Analyzing Elasticities and Their Impact on Consumption
In this analysis, we will examine the elasticities of demand for good X, including own price elasticity, income elasticity, advertising elasticity, and cross-price elasticity with good Y. We will then determine how changes in various factors affect the consumption of good X.
Elasticities Data
– Own Price Elasticity of Demand (PED) = 5
– Income Elasticity of Demand = 1
– Advertising Elasticity of Demand = 4
– Cross-Price Elasticity of Demand with Good Y = 3
Impact on Consumption
1. Price of Good X Decreases by 6%
– Using own price elasticity: PED = %ΔQd / %ΔP
– Given PED = 5 and %ΔP = -6%
– %ΔQd = PED * %ΔP = 5 * (-6%) = -30%
– The consumption of good X will decrease by 30%.
2. Price of Good Y Increases by 7%
– Using cross-price elasticity: XED = %ΔQd_X / %ΔP_Y
– Given XED = 3 and %ΔP_Y = 7%
– %ΔQd_X = XED * %ΔP_Y = 3 * 7% = 21%
– The consumption of good X will increase by 21%.

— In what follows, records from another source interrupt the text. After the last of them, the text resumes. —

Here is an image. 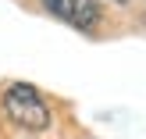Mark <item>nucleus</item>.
<instances>
[{"label":"nucleus","instance_id":"obj_2","mask_svg":"<svg viewBox=\"0 0 146 139\" xmlns=\"http://www.w3.org/2000/svg\"><path fill=\"white\" fill-rule=\"evenodd\" d=\"M54 18L68 21L75 29H93L100 18H104V4L100 0H39Z\"/></svg>","mask_w":146,"mask_h":139},{"label":"nucleus","instance_id":"obj_1","mask_svg":"<svg viewBox=\"0 0 146 139\" xmlns=\"http://www.w3.org/2000/svg\"><path fill=\"white\" fill-rule=\"evenodd\" d=\"M0 104H4V114L11 125L25 128V132H43V128H50V107L46 100H43V93L36 89V86L29 82H14L4 89V96H0Z\"/></svg>","mask_w":146,"mask_h":139}]
</instances>
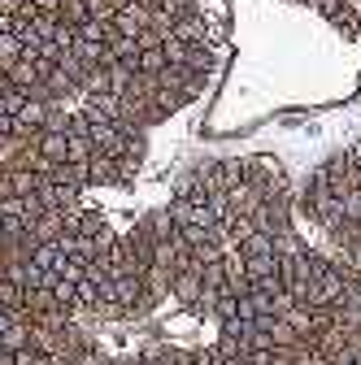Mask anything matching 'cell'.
<instances>
[{
	"label": "cell",
	"instance_id": "cell-4",
	"mask_svg": "<svg viewBox=\"0 0 361 365\" xmlns=\"http://www.w3.org/2000/svg\"><path fill=\"white\" fill-rule=\"evenodd\" d=\"M109 182H131L122 161L109 157V153H96L92 161H87V187H109Z\"/></svg>",
	"mask_w": 361,
	"mask_h": 365
},
{
	"label": "cell",
	"instance_id": "cell-11",
	"mask_svg": "<svg viewBox=\"0 0 361 365\" xmlns=\"http://www.w3.org/2000/svg\"><path fill=\"white\" fill-rule=\"evenodd\" d=\"M5 182H9V196H35L44 178L35 170H5Z\"/></svg>",
	"mask_w": 361,
	"mask_h": 365
},
{
	"label": "cell",
	"instance_id": "cell-2",
	"mask_svg": "<svg viewBox=\"0 0 361 365\" xmlns=\"http://www.w3.org/2000/svg\"><path fill=\"white\" fill-rule=\"evenodd\" d=\"M74 113L87 122V144H92L96 153H109V157H118V148H122V135H118V126L113 122H105L101 113H92V109H83V105H74Z\"/></svg>",
	"mask_w": 361,
	"mask_h": 365
},
{
	"label": "cell",
	"instance_id": "cell-10",
	"mask_svg": "<svg viewBox=\"0 0 361 365\" xmlns=\"http://www.w3.org/2000/svg\"><path fill=\"white\" fill-rule=\"evenodd\" d=\"M31 339H35V327H26V322H14L5 335H0V352H26L31 348Z\"/></svg>",
	"mask_w": 361,
	"mask_h": 365
},
{
	"label": "cell",
	"instance_id": "cell-12",
	"mask_svg": "<svg viewBox=\"0 0 361 365\" xmlns=\"http://www.w3.org/2000/svg\"><path fill=\"white\" fill-rule=\"evenodd\" d=\"M49 43L57 53H74V43H78V26H70V22H53V35H49Z\"/></svg>",
	"mask_w": 361,
	"mask_h": 365
},
{
	"label": "cell",
	"instance_id": "cell-15",
	"mask_svg": "<svg viewBox=\"0 0 361 365\" xmlns=\"http://www.w3.org/2000/svg\"><path fill=\"white\" fill-rule=\"evenodd\" d=\"M0 313H5V309H0Z\"/></svg>",
	"mask_w": 361,
	"mask_h": 365
},
{
	"label": "cell",
	"instance_id": "cell-8",
	"mask_svg": "<svg viewBox=\"0 0 361 365\" xmlns=\"http://www.w3.org/2000/svg\"><path fill=\"white\" fill-rule=\"evenodd\" d=\"M118 35H113V22H96V18H87L78 26V43H92V48H109Z\"/></svg>",
	"mask_w": 361,
	"mask_h": 365
},
{
	"label": "cell",
	"instance_id": "cell-5",
	"mask_svg": "<svg viewBox=\"0 0 361 365\" xmlns=\"http://www.w3.org/2000/svg\"><path fill=\"white\" fill-rule=\"evenodd\" d=\"M222 279H227L231 296H244V292H248V265H244V257H240L235 248L222 252Z\"/></svg>",
	"mask_w": 361,
	"mask_h": 365
},
{
	"label": "cell",
	"instance_id": "cell-1",
	"mask_svg": "<svg viewBox=\"0 0 361 365\" xmlns=\"http://www.w3.org/2000/svg\"><path fill=\"white\" fill-rule=\"evenodd\" d=\"M205 182H209V192H222V196H231L235 187H244V161L240 157H222V161H209L200 165Z\"/></svg>",
	"mask_w": 361,
	"mask_h": 365
},
{
	"label": "cell",
	"instance_id": "cell-3",
	"mask_svg": "<svg viewBox=\"0 0 361 365\" xmlns=\"http://www.w3.org/2000/svg\"><path fill=\"white\" fill-rule=\"evenodd\" d=\"M170 296L178 300V304H188V309H196V300H200V265L188 257L183 265L174 269V287H170Z\"/></svg>",
	"mask_w": 361,
	"mask_h": 365
},
{
	"label": "cell",
	"instance_id": "cell-9",
	"mask_svg": "<svg viewBox=\"0 0 361 365\" xmlns=\"http://www.w3.org/2000/svg\"><path fill=\"white\" fill-rule=\"evenodd\" d=\"M5 83H9V87H18L22 96H31V91H35V83H39V70H35V61H26V57H22V61H14V66H9V74H5Z\"/></svg>",
	"mask_w": 361,
	"mask_h": 365
},
{
	"label": "cell",
	"instance_id": "cell-13",
	"mask_svg": "<svg viewBox=\"0 0 361 365\" xmlns=\"http://www.w3.org/2000/svg\"><path fill=\"white\" fill-rule=\"evenodd\" d=\"M14 365H57V361L39 348H26V352H14Z\"/></svg>",
	"mask_w": 361,
	"mask_h": 365
},
{
	"label": "cell",
	"instance_id": "cell-14",
	"mask_svg": "<svg viewBox=\"0 0 361 365\" xmlns=\"http://www.w3.org/2000/svg\"><path fill=\"white\" fill-rule=\"evenodd\" d=\"M0 140H14V118L0 113Z\"/></svg>",
	"mask_w": 361,
	"mask_h": 365
},
{
	"label": "cell",
	"instance_id": "cell-7",
	"mask_svg": "<svg viewBox=\"0 0 361 365\" xmlns=\"http://www.w3.org/2000/svg\"><path fill=\"white\" fill-rule=\"evenodd\" d=\"M66 261H70V257H66V252H61L57 244H39V248L31 252V265H35V269H44V274H49V279H57Z\"/></svg>",
	"mask_w": 361,
	"mask_h": 365
},
{
	"label": "cell",
	"instance_id": "cell-6",
	"mask_svg": "<svg viewBox=\"0 0 361 365\" xmlns=\"http://www.w3.org/2000/svg\"><path fill=\"white\" fill-rule=\"evenodd\" d=\"M66 148H70V135H57V130H44L35 140V153L49 161V165H61L66 161Z\"/></svg>",
	"mask_w": 361,
	"mask_h": 365
}]
</instances>
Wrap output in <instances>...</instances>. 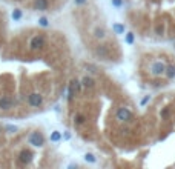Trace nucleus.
Returning <instances> with one entry per match:
<instances>
[{"mask_svg":"<svg viewBox=\"0 0 175 169\" xmlns=\"http://www.w3.org/2000/svg\"><path fill=\"white\" fill-rule=\"evenodd\" d=\"M132 117H134L132 111L129 109V108H126V106L118 108L117 112H115V119H117L120 123H128V122H131Z\"/></svg>","mask_w":175,"mask_h":169,"instance_id":"nucleus-1","label":"nucleus"},{"mask_svg":"<svg viewBox=\"0 0 175 169\" xmlns=\"http://www.w3.org/2000/svg\"><path fill=\"white\" fill-rule=\"evenodd\" d=\"M45 137L42 132H39V131H36V132H31L29 135H28V143L29 145H32V146H37V148H40V146H43L45 145Z\"/></svg>","mask_w":175,"mask_h":169,"instance_id":"nucleus-2","label":"nucleus"},{"mask_svg":"<svg viewBox=\"0 0 175 169\" xmlns=\"http://www.w3.org/2000/svg\"><path fill=\"white\" fill-rule=\"evenodd\" d=\"M43 46H46V37H45L43 34L34 36V37L31 39V42H29V48H31L32 51H39V49H42Z\"/></svg>","mask_w":175,"mask_h":169,"instance_id":"nucleus-3","label":"nucleus"},{"mask_svg":"<svg viewBox=\"0 0 175 169\" xmlns=\"http://www.w3.org/2000/svg\"><path fill=\"white\" fill-rule=\"evenodd\" d=\"M166 65L163 63V62H160V60H157V62H154L152 65H151V74L152 76H155V77H160V76H163L164 72H166Z\"/></svg>","mask_w":175,"mask_h":169,"instance_id":"nucleus-4","label":"nucleus"},{"mask_svg":"<svg viewBox=\"0 0 175 169\" xmlns=\"http://www.w3.org/2000/svg\"><path fill=\"white\" fill-rule=\"evenodd\" d=\"M28 105L32 108H40L43 105V95L39 92H31L28 95Z\"/></svg>","mask_w":175,"mask_h":169,"instance_id":"nucleus-5","label":"nucleus"},{"mask_svg":"<svg viewBox=\"0 0 175 169\" xmlns=\"http://www.w3.org/2000/svg\"><path fill=\"white\" fill-rule=\"evenodd\" d=\"M80 88H82V82H79L77 79H74V80L71 82V84H69V92H68V102H69V103L74 102L75 92L80 91Z\"/></svg>","mask_w":175,"mask_h":169,"instance_id":"nucleus-6","label":"nucleus"},{"mask_svg":"<svg viewBox=\"0 0 175 169\" xmlns=\"http://www.w3.org/2000/svg\"><path fill=\"white\" fill-rule=\"evenodd\" d=\"M32 157H34V154H32L31 151L23 149V151L19 154V162H20L22 165H29V163H31V160H32Z\"/></svg>","mask_w":175,"mask_h":169,"instance_id":"nucleus-7","label":"nucleus"},{"mask_svg":"<svg viewBox=\"0 0 175 169\" xmlns=\"http://www.w3.org/2000/svg\"><path fill=\"white\" fill-rule=\"evenodd\" d=\"M95 55L100 57V58H108L109 57V49L106 45H100L95 48Z\"/></svg>","mask_w":175,"mask_h":169,"instance_id":"nucleus-8","label":"nucleus"},{"mask_svg":"<svg viewBox=\"0 0 175 169\" xmlns=\"http://www.w3.org/2000/svg\"><path fill=\"white\" fill-rule=\"evenodd\" d=\"M12 106H14V100H12L11 97H2V98H0V109L8 111V109H11Z\"/></svg>","mask_w":175,"mask_h":169,"instance_id":"nucleus-9","label":"nucleus"},{"mask_svg":"<svg viewBox=\"0 0 175 169\" xmlns=\"http://www.w3.org/2000/svg\"><path fill=\"white\" fill-rule=\"evenodd\" d=\"M82 86H83L85 89H94V88H95V80H94L91 76H85V77L82 79Z\"/></svg>","mask_w":175,"mask_h":169,"instance_id":"nucleus-10","label":"nucleus"},{"mask_svg":"<svg viewBox=\"0 0 175 169\" xmlns=\"http://www.w3.org/2000/svg\"><path fill=\"white\" fill-rule=\"evenodd\" d=\"M34 8L37 11H46L49 8V0H34Z\"/></svg>","mask_w":175,"mask_h":169,"instance_id":"nucleus-11","label":"nucleus"},{"mask_svg":"<svg viewBox=\"0 0 175 169\" xmlns=\"http://www.w3.org/2000/svg\"><path fill=\"white\" fill-rule=\"evenodd\" d=\"M94 36H95V39H98V40H103V39H106V31H105V28H100V26H97V28L94 29Z\"/></svg>","mask_w":175,"mask_h":169,"instance_id":"nucleus-12","label":"nucleus"},{"mask_svg":"<svg viewBox=\"0 0 175 169\" xmlns=\"http://www.w3.org/2000/svg\"><path fill=\"white\" fill-rule=\"evenodd\" d=\"M112 31H114L115 34H125V25H122V23H114V25H112Z\"/></svg>","mask_w":175,"mask_h":169,"instance_id":"nucleus-13","label":"nucleus"},{"mask_svg":"<svg viewBox=\"0 0 175 169\" xmlns=\"http://www.w3.org/2000/svg\"><path fill=\"white\" fill-rule=\"evenodd\" d=\"M85 122H86V117H85L83 114H75V117H74V125L80 126V125H83Z\"/></svg>","mask_w":175,"mask_h":169,"instance_id":"nucleus-14","label":"nucleus"},{"mask_svg":"<svg viewBox=\"0 0 175 169\" xmlns=\"http://www.w3.org/2000/svg\"><path fill=\"white\" fill-rule=\"evenodd\" d=\"M164 74H166V77H168L169 80H172V79L175 77V66H172V65H171V66H168Z\"/></svg>","mask_w":175,"mask_h":169,"instance_id":"nucleus-15","label":"nucleus"},{"mask_svg":"<svg viewBox=\"0 0 175 169\" xmlns=\"http://www.w3.org/2000/svg\"><path fill=\"white\" fill-rule=\"evenodd\" d=\"M49 140H51V141H54V143H57V141H60V140H62V134H60L58 131H54V132H51Z\"/></svg>","mask_w":175,"mask_h":169,"instance_id":"nucleus-16","label":"nucleus"},{"mask_svg":"<svg viewBox=\"0 0 175 169\" xmlns=\"http://www.w3.org/2000/svg\"><path fill=\"white\" fill-rule=\"evenodd\" d=\"M11 17H12V20H20L22 19V9H14L12 11V14H11Z\"/></svg>","mask_w":175,"mask_h":169,"instance_id":"nucleus-17","label":"nucleus"},{"mask_svg":"<svg viewBox=\"0 0 175 169\" xmlns=\"http://www.w3.org/2000/svg\"><path fill=\"white\" fill-rule=\"evenodd\" d=\"M85 160L89 162V163H95V162H97L95 155H94V154H91V152H86V154H85Z\"/></svg>","mask_w":175,"mask_h":169,"instance_id":"nucleus-18","label":"nucleus"},{"mask_svg":"<svg viewBox=\"0 0 175 169\" xmlns=\"http://www.w3.org/2000/svg\"><path fill=\"white\" fill-rule=\"evenodd\" d=\"M134 39H135L134 32H128V34H126V37H125V40H126L128 45H134Z\"/></svg>","mask_w":175,"mask_h":169,"instance_id":"nucleus-19","label":"nucleus"},{"mask_svg":"<svg viewBox=\"0 0 175 169\" xmlns=\"http://www.w3.org/2000/svg\"><path fill=\"white\" fill-rule=\"evenodd\" d=\"M39 25L43 26V28H46V26H49V22H48L46 17H40V19H39Z\"/></svg>","mask_w":175,"mask_h":169,"instance_id":"nucleus-20","label":"nucleus"},{"mask_svg":"<svg viewBox=\"0 0 175 169\" xmlns=\"http://www.w3.org/2000/svg\"><path fill=\"white\" fill-rule=\"evenodd\" d=\"M163 32H164V28H163L161 25H158V26L155 28V34H157V36H163Z\"/></svg>","mask_w":175,"mask_h":169,"instance_id":"nucleus-21","label":"nucleus"},{"mask_svg":"<svg viewBox=\"0 0 175 169\" xmlns=\"http://www.w3.org/2000/svg\"><path fill=\"white\" fill-rule=\"evenodd\" d=\"M111 3L115 6V8H120L123 5V0H111Z\"/></svg>","mask_w":175,"mask_h":169,"instance_id":"nucleus-22","label":"nucleus"},{"mask_svg":"<svg viewBox=\"0 0 175 169\" xmlns=\"http://www.w3.org/2000/svg\"><path fill=\"white\" fill-rule=\"evenodd\" d=\"M169 115V108H164L163 111H161V119H166Z\"/></svg>","mask_w":175,"mask_h":169,"instance_id":"nucleus-23","label":"nucleus"},{"mask_svg":"<svg viewBox=\"0 0 175 169\" xmlns=\"http://www.w3.org/2000/svg\"><path fill=\"white\" fill-rule=\"evenodd\" d=\"M85 3H88V0H74V5H77V6H82Z\"/></svg>","mask_w":175,"mask_h":169,"instance_id":"nucleus-24","label":"nucleus"},{"mask_svg":"<svg viewBox=\"0 0 175 169\" xmlns=\"http://www.w3.org/2000/svg\"><path fill=\"white\" fill-rule=\"evenodd\" d=\"M147 102H151V97H149V95H146V97H144V98L141 100V106H144V105H146Z\"/></svg>","mask_w":175,"mask_h":169,"instance_id":"nucleus-25","label":"nucleus"},{"mask_svg":"<svg viewBox=\"0 0 175 169\" xmlns=\"http://www.w3.org/2000/svg\"><path fill=\"white\" fill-rule=\"evenodd\" d=\"M6 131H9V132H15V131H17V128H15V126H6Z\"/></svg>","mask_w":175,"mask_h":169,"instance_id":"nucleus-26","label":"nucleus"},{"mask_svg":"<svg viewBox=\"0 0 175 169\" xmlns=\"http://www.w3.org/2000/svg\"><path fill=\"white\" fill-rule=\"evenodd\" d=\"M65 138H66V140H68V138H71V134H69V132H66V134H65Z\"/></svg>","mask_w":175,"mask_h":169,"instance_id":"nucleus-27","label":"nucleus"}]
</instances>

3. Advertising Decreases by 2%
– Using advertising elasticity: AED = %ΔQd / %ΔA
– Given AED = 4 and %ΔA = -2%
– %ΔQd = AED * %ΔA = 4 * (-2%) = -8%
– The consumption of good X will decrease by 8%.
4. Income Increases by 3%
– Using income elasticity: YED = %ΔQd / %ΔY
– Given YED = 1 and %ΔY = 3%
– %ΔQd = YED * %ΔY = 1 * 3% = 3%
– The consumption of good X will increase by 3%.
Conclusion
The elasticities of demand provide valuable insights into how changes in prices, income, advertising, and cross-prices affect the consumption of a good. By understanding these elasticities, businesses can predict and adapt to shifts in consumer behavior, leading to more effective pricing and marketing strategies for optimizing their market performance and profitability.